_YOUR INSTRUCTIONS_:
Please collect every line in the entries below that contains the string "instances". Case counts.

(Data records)
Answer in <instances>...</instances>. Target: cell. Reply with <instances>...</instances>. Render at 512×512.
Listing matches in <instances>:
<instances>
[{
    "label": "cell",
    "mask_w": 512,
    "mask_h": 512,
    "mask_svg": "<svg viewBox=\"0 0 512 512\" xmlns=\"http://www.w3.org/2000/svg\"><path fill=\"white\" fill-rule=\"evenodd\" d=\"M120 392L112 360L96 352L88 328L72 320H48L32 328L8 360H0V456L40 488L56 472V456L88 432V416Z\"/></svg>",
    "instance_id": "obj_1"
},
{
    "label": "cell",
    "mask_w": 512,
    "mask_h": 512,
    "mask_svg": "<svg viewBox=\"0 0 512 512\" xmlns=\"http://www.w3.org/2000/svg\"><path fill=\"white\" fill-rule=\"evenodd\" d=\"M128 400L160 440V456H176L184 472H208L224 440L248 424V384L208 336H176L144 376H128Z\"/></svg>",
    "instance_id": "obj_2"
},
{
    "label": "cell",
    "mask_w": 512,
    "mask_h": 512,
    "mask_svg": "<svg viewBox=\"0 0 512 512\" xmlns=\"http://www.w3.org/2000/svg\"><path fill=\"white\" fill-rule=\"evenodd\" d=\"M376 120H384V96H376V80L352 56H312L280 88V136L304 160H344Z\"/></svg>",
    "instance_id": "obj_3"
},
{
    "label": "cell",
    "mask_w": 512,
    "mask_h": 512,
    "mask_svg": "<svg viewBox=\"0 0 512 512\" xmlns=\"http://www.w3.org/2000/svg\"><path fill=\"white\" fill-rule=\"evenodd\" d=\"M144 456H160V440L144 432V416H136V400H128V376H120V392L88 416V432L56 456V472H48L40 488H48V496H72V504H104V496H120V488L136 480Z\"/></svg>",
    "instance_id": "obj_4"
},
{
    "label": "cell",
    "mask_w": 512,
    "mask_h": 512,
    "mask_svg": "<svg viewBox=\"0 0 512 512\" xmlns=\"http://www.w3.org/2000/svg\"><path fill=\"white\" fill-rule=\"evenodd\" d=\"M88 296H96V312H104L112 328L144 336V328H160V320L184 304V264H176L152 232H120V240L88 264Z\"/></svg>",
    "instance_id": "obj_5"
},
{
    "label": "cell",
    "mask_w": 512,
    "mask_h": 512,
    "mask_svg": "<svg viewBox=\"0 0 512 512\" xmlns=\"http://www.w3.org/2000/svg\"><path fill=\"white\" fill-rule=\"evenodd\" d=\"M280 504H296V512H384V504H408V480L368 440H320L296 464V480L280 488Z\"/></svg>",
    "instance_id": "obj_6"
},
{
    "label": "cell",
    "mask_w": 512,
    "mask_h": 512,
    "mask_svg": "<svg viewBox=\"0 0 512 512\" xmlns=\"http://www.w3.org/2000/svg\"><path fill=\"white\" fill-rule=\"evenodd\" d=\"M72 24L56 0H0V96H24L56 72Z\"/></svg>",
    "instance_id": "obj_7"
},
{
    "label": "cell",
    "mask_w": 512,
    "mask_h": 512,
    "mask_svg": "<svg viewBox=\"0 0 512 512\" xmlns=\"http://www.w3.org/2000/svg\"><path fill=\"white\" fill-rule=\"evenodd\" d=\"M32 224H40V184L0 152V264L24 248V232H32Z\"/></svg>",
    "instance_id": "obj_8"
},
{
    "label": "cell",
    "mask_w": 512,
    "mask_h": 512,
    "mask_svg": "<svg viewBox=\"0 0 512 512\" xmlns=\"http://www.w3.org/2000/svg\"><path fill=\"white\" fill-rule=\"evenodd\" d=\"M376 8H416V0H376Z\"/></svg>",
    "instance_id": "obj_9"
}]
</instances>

_SOLUTION FOR THIS TASK_:
Answer in <instances>...</instances>. Target: cell. Reply with <instances>...</instances>. Render at 512×512.
Listing matches in <instances>:
<instances>
</instances>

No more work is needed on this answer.